Large House 0n 19.6 to 22.6 Acre farm for sale. 2 story with 3 story tower. Presently 5 bd. 1 ba. ,(roughed in for 3 more), with many bonus rooms. Former Almish farm has all new elect, septic, basic plumbing, cabinets additions and much much more. Elect heat with 3 wood stoves. 5 barns including a 80 year old hairbone in need of work and a commercial size chicken barn with equipment. Old shop and many other outbuildings. 3 ponds, creek, good fencing. Nice mix of pasture/hay ground and woods. Very livable and usable, but has great potential for much more. Reason for selling to buy a more managable place closer to the grand kids. Can see pictures on facebook page: Seymour, Mo. Farm. Asking $159,000 for the 19.6 acres. 20,000 for the additional 3 acre lot with another access in the back way. Or may trade for southern Ky. or Tenn. property. May consider rent or lease to non smoking family for year or two. Please call Tom at 417-738-4117


----------



## MoonShadows (Jan 11, 2014)

Couldn't find pics on Facebook. Please post exact facebook page url.

Thanks.


----------



## beowoulf90 (Jan 13, 2004)

MoonShadows said:


> Couldn't find pics on Facebook. Please post exact facebook page url.
> 
> Thanks.



Here is what I found when I searched:

https://www.facebook.com/profile.php?id=100005062397082&fref=ts


----------



## Dixie Bee Acres (Jul 22, 2013)

Wish I could see it, but I don't have fakebook.


----------



## oldtimer 417 (Mar 12, 2009)

Sorry, If you can't see all the pictures, will try to get it to work right. Has anyone else had trouble accesing the pictures?


----------



## Boo8meR (Aug 10, 2014)

oldtimer 417 said:


> Sorry, If you can't see all the pictures, will try to get it to work right. Has anyone else had trouble accesing the pictures?

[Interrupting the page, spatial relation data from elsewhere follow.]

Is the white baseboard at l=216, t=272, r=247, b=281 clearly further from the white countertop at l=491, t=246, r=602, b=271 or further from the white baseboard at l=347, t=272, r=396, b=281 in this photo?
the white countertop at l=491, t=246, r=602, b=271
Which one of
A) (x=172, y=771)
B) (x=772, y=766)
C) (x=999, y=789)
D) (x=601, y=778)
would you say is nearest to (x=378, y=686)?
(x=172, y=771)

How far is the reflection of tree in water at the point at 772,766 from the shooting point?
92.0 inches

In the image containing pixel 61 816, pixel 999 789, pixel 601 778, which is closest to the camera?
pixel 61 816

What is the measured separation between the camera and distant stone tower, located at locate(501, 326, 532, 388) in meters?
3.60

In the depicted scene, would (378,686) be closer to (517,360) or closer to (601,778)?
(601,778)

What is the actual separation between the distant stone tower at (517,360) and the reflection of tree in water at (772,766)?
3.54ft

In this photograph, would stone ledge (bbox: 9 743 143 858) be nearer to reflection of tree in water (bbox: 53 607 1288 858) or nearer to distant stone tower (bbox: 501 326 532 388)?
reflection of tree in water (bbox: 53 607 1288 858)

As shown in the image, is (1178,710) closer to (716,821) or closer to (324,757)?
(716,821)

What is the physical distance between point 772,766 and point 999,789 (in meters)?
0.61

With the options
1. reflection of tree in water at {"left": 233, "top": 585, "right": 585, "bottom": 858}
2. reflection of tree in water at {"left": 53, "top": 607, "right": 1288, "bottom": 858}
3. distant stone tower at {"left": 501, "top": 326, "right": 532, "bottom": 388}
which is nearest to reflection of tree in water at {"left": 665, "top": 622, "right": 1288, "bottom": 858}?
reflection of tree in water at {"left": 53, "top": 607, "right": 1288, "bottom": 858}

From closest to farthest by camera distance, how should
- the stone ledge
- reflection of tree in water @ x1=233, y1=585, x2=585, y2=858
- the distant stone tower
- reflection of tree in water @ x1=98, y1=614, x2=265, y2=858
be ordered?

Yes, because I don't have Facebook. Do you have another option to show us the information and the pictures?


----------



## buffalocreek (Oct 19, 2007)

There's a post on this forum on how to upload pics.


----------



## oldtimer 417 (Mar 12, 2009)

I just wanted to let those interested in this property that we are dropping the price down to $149,000. I have several nice families interested in renting the place so if we do not get a serious buyer in the next month, we will rent it out for a year or two. I'm sorry I have dropped the ball on providing pictures, but I'm just not set up for it. Thanks for your patience.


----------